Learn about the Wise migration from UUID tokens to JWT tokens.

API integrations receive an access_token when using the Client Credentials OAuth flow. Wise is migrating these access tokens from opaque UUID tokens to JWT tokens (encrypted JWT/JWE).

This guide explains what's changing, who is impacted and what you need to do to remain compatible.

Timelines

  • Transition period from mid June 2026 (Sandbox): JWT token formats will be returned
  • Transition period from end July 2026 (Production): UUID and JWT token formats may both be returned
  • Deadline to migrate: 7 January 2027

After the deadline: only JWT tokens will be issued, and UUID tokens will no longer be supported.

What's changing

Only the format of the access_token value is changing. The way you use it does not change and you can continue sending tokens as Authorization: Bearer <access_token>.

Old format: UUID (opaque)

Example Response with UUID token (200 - OK)
{
 "access_token": "ca44a17e-9b28-4fb7-bcf7-9ba09340c26f",
 "token_type": "bearer",
 "expires_in": 43199,
 "scope": "transfers",
 "expires_at": "2026-05-06T00:57:28.213Z"
}

New format: JWT/JWE

Example Response with JWT (200 - OK)
{
 "access_token": "eyJhbGciOiJSUzI1NiIsImVuYyI6IkEyNTZHQ00iLCJ0eXAiOiJKV1QifQ.eyJzdWIiOiIzIiwiaXNzIjo...",
 "token_type": "bearer",
 "expires_in": 43199,
 "scope": "transfers",
 "expires_at": "2026-05-06T00:57:28.213Z"
}

JWT token characteristics

  • Typically 500-800+ characters (length varies)
  • Dot-separated sections (JWE commonly has 5 parts)
  • Should be treated as an opaque string (do not parse or enforce UUID rules)

Who is impacted

You are impacted if your integration does any of the following with access_token:

  • Stores tokens in a UUID-typed database column
  • Validates tokens with UUID regex checks or UUID parsers
  • Assumes tokens are always 36 characters and include hyphens
  • Performs UUID-specific conversions (for example, converting to a binary UUID type)

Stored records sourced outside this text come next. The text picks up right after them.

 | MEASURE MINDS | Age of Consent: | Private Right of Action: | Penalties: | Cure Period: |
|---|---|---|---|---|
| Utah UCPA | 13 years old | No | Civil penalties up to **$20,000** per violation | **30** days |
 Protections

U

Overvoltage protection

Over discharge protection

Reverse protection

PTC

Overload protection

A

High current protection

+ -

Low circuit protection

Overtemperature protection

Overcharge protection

If you store the token as a string and only use it as a bearer token in the Authorization header, you are likely unaffected.

What you need to do

Step 1: Update database storage

Store access tokens in a string field that can hold long values.

Recommended

  • TEXT, or a sufficiently large VARCHAR (for example, VARCHAR(2048) or larger)

Avoid

  • UUID column types for access tokens
  • Length limits that could truncate tokens

Step 2: Update application code

  • Handle access_token as an opaque string.

Do

  • Store and pass the token as a string
  • Use minimal validation (for example: non-empty string)

Don't

  • Parse/cast to UUID
  • Apply UUID regex validation
  • Enforce fixed length (36 chars)

Step 3: Test in sandbox

Before deploying to production:

  1. Request Client Credentials tokens in sandbox
  2. Confirm tokens can be stored without truncation
  3. Confirm API calls succeed using: Authorization: Bearer <access_token>
  4. Confirm no UUID validation/parsing paths reject the new format

Frequently asked questions

Do I need to decode the JWT?

No, treat the token as an opaque bearer token. Your integration should not depend on decoding token contents.

Does the OAuth flow change?

No, only the access_token format changes.